Thursday, October 8, 2015

Facing imperfections and my own insecurity

           Today, a person made an observation that I tend to like people a lot when I meet them, but like them less when I get to know them. They didn't say it in a judgmental way at all, but in an observational way. At first, I wanted to say that this is not true. I wanted to justify myself. However, because of who I was with, I felt safe enough to realize the truth in the statement. The thing is, I am an idealist. When I meet someone new, it is easy for me to connect and be really excited. Then, when the relationship gets deeper, I see the flaws and can become easily uncomfortable because reality is messy and complicated and does not live up to the ideals I want to see in the world. I have a tendancy to withdraw from people when I see these imperfections.

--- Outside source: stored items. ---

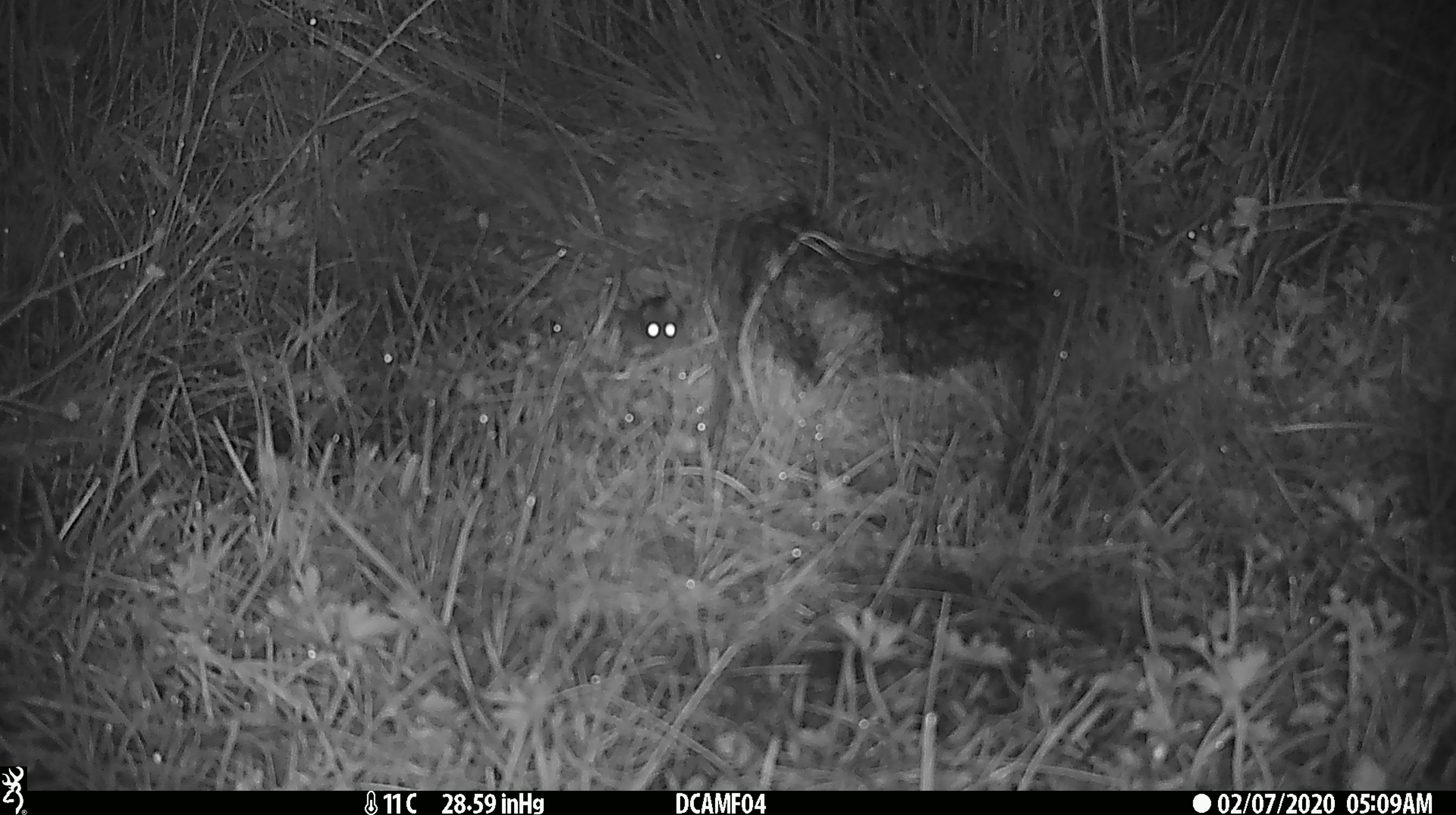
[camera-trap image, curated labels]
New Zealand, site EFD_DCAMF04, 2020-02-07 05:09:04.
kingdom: Animalia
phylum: Chordata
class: Mammalia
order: Rodentia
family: Muridae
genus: Mus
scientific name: Mus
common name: mouse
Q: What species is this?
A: Mouse (Mus).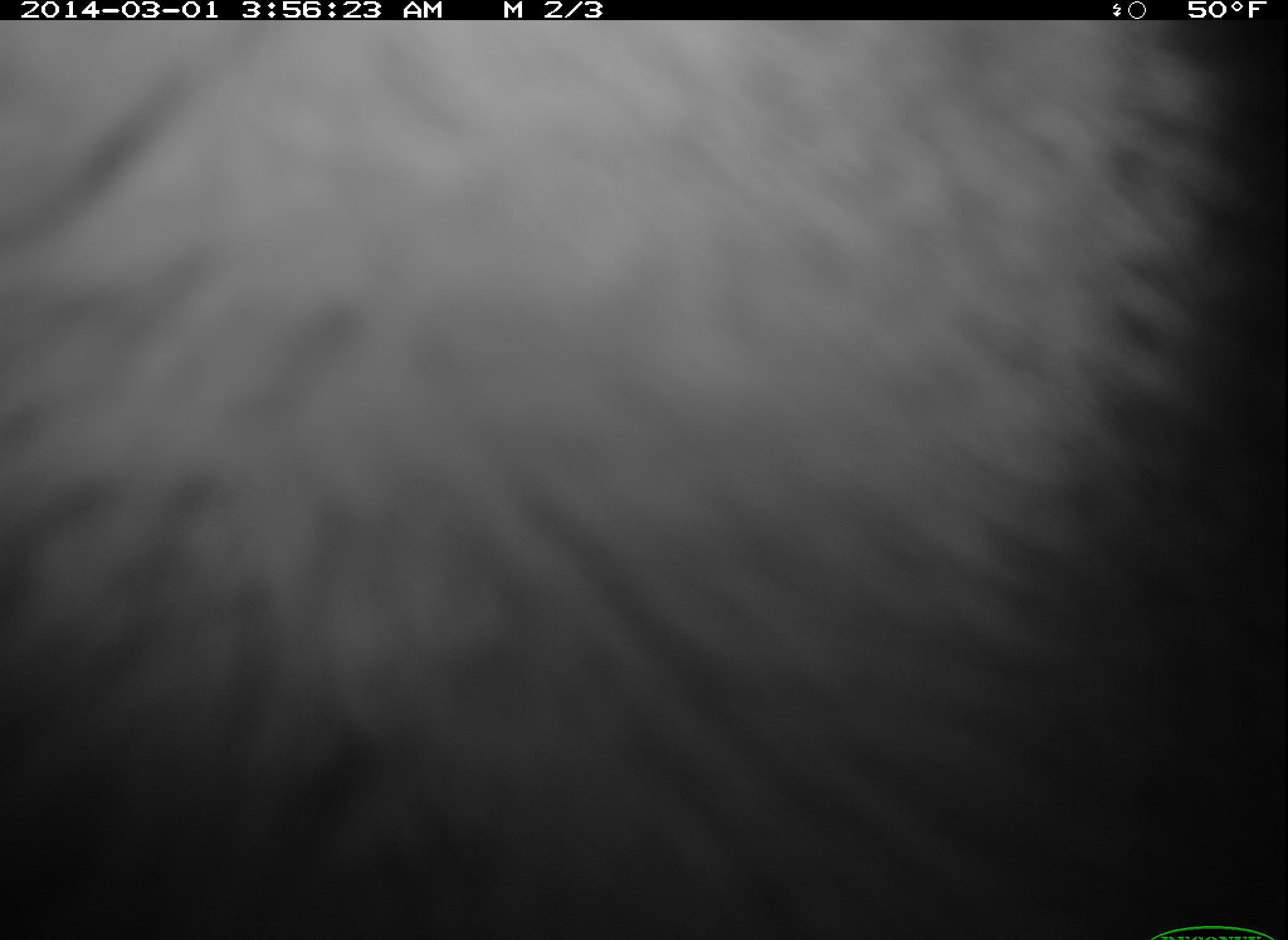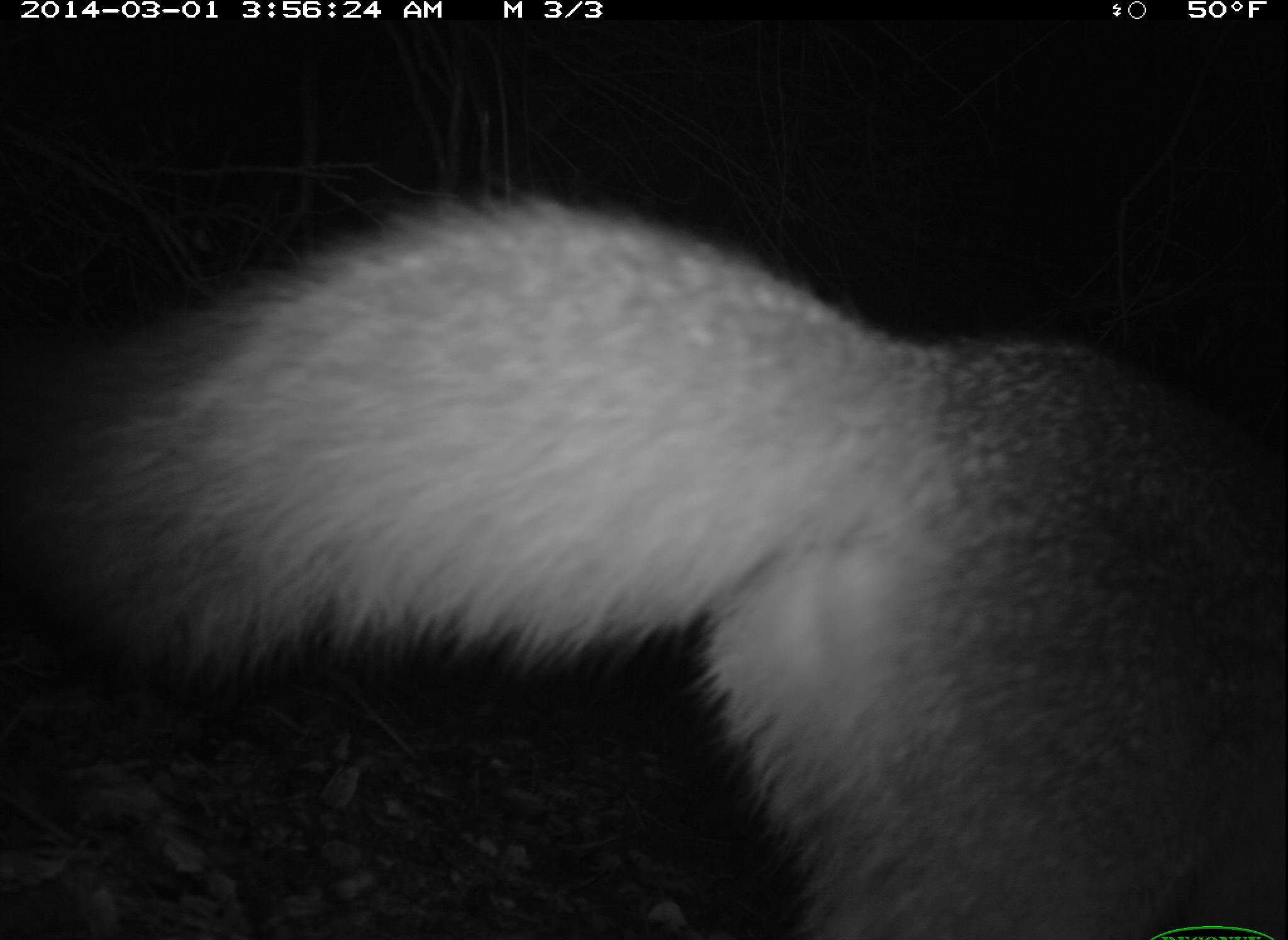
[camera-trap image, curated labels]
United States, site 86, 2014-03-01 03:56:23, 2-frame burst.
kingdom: Animalia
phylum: Chordata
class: Mammalia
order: Carnivora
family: Canidae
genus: Urocyon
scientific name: Urocyon cinereoargenteus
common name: gray fox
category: fox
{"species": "fox (gray fox) (Urocyon cinereoargenteus)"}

          However, I do not think that it is the people I draw away from, but the person I am. When I see other people's faults, I become uncomfortable because it is so much harder to love someone with all their faults. It is easy to love the idea of someone, but so much harder to love the complicated, messy, real person. I pride myself at valuing relationships and for being someone who will be there for my friends, even during hard times. So when I am uncomfortable with seeing and being with these beautiful, complicated people, I begin to dislike myself. I see my own faults and a place in my own life where I am hypocritical. When I see this happen, instead of dealing with my own insecurity, I withdraw myself from the situation, from the person, so I don't have to deal with a version of myself I don't like. And as someone who is a conflict avoider, I never let them know why I am pulling away. I hope that they don't notice and won't be hurt.
           This is not a quality about myself that I like. I am writing it here for the world to see because I want to change. I don't want to be that person who runs away when things get tough. I don't want to be flaky or flighty. I still want to be idealistic and always look for the good in people, but I also want to be able to accept the imperfections. I want to embrace the messiness in life and be someone who can walk with others through their struggles.

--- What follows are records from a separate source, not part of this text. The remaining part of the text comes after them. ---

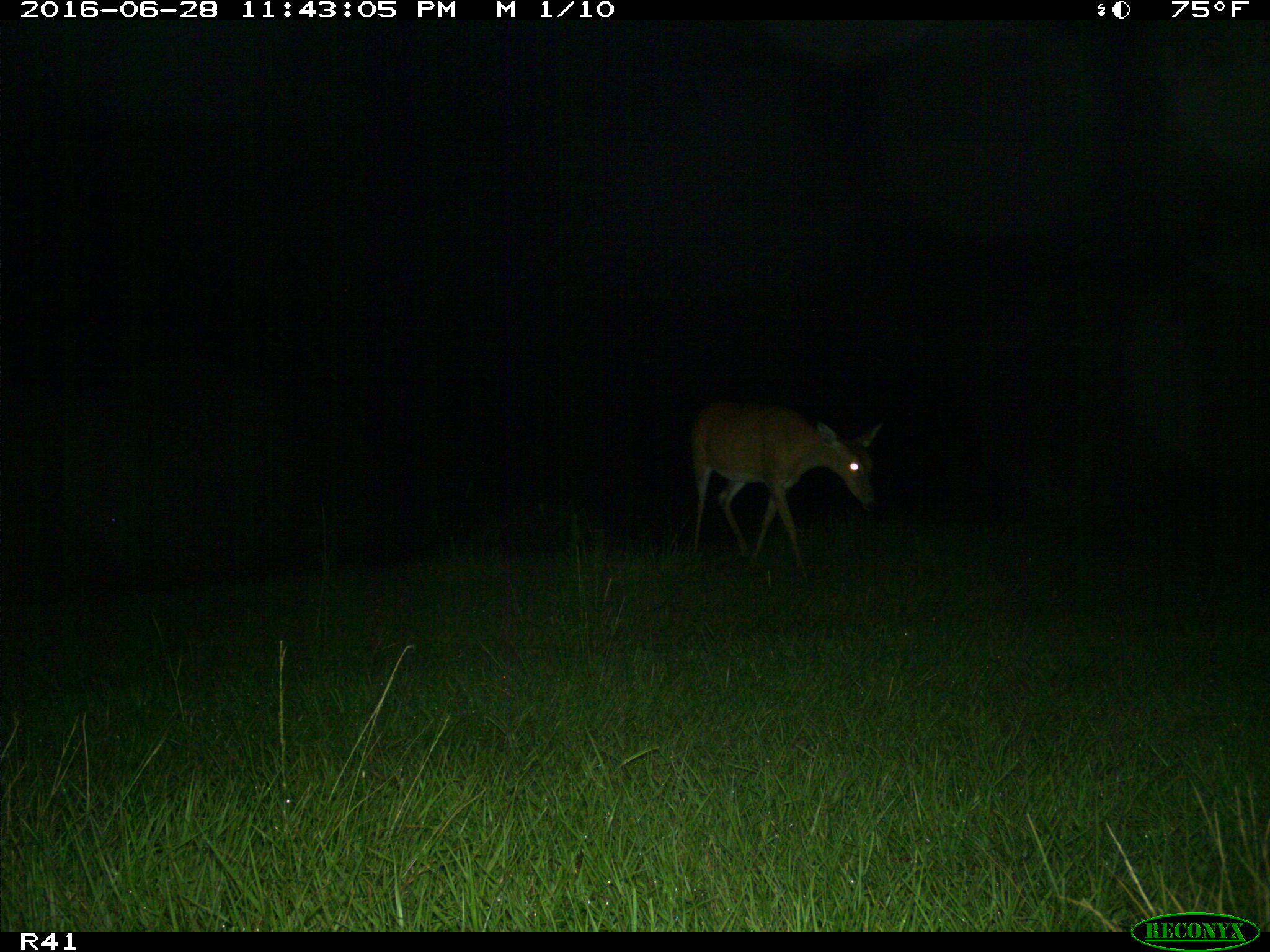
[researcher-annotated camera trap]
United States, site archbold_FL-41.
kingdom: Animalia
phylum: Chordata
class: Mammalia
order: Artiodactyla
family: Cervidae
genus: Odocoileus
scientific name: Odocoileus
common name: deer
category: unidentified deer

         Before I get too hard on myself, I want to acknowledge all the times when I have worked through the hard times and have stayed with others. There have been several times when I have withdrawn from relationships, but have been able to work through my own issues and insecurities and have come back to form stronger, more genuine relationships. Some of my closest friends are ones in which I withdrew for months or even a couple of years, but then I grew and set realistic expectations. I let relationships happen for what they were instead of what I ideally wanted them to be. When I did this, I was able to truly love them fully and our relationships grew deeper and better than what I could have imagined them to be. 

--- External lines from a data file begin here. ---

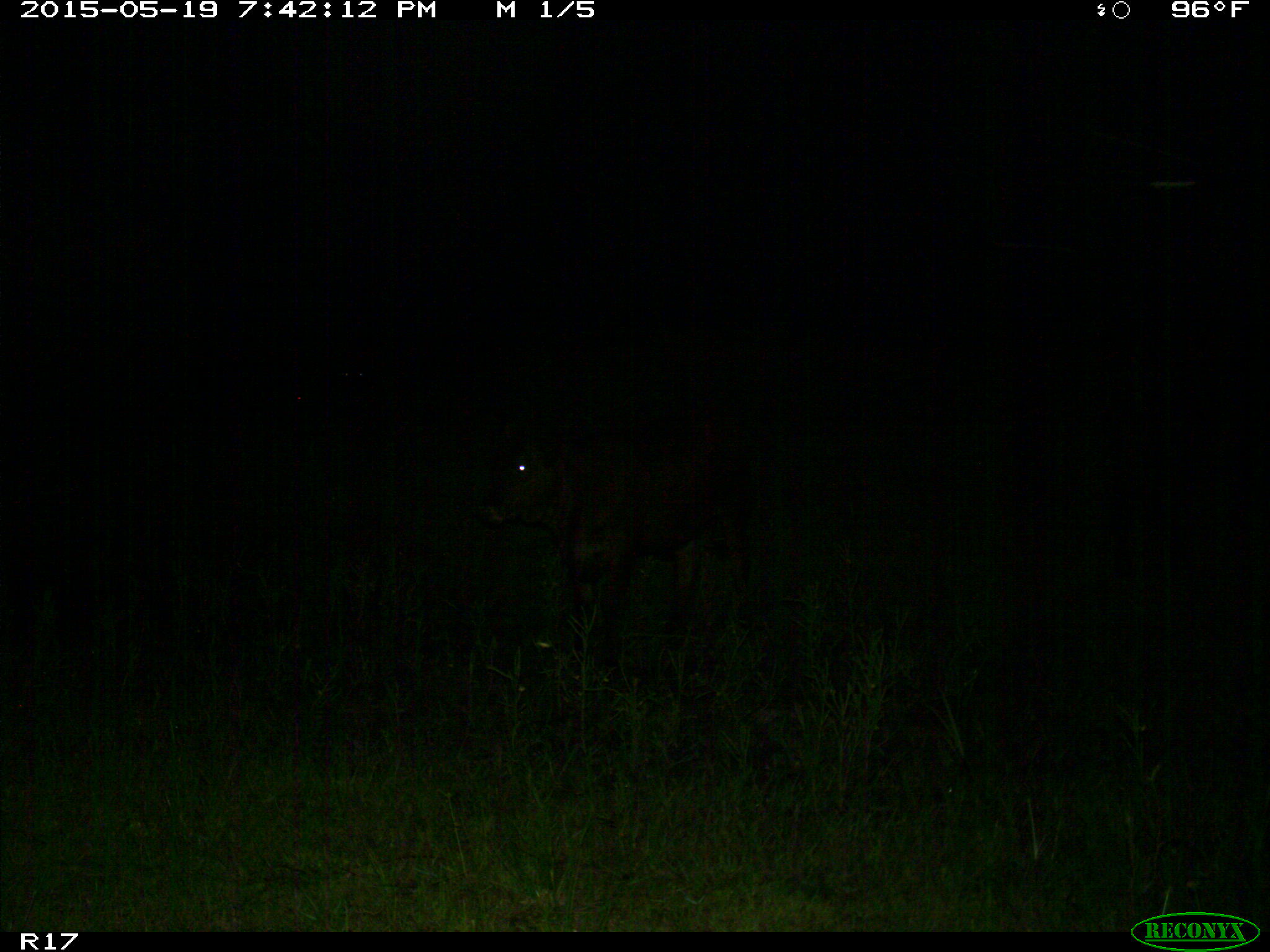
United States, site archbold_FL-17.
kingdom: Animalia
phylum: Chordata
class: Mammalia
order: Artiodactyla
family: Bovidae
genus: Bos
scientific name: Bos taurus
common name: domestic cow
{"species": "Bos taurus (domestic cow)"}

           I have also found that the people I am closest with, I am close with because they know my imperfections and love me anyway. My best friends are the ones with whom I can tell my weaknesses and listen to theirs because we have been through a lot together and know that we are committed to each other and nothing will change the love we have for each other. As we are able to be honest and real, we reveal our true selves and the relationship deepens. And this is beautiful. This is worth the feeling of being uncomfortable. As I strive to form these types of relationships, I want to face my own imperfections in order to not draw away when I see others.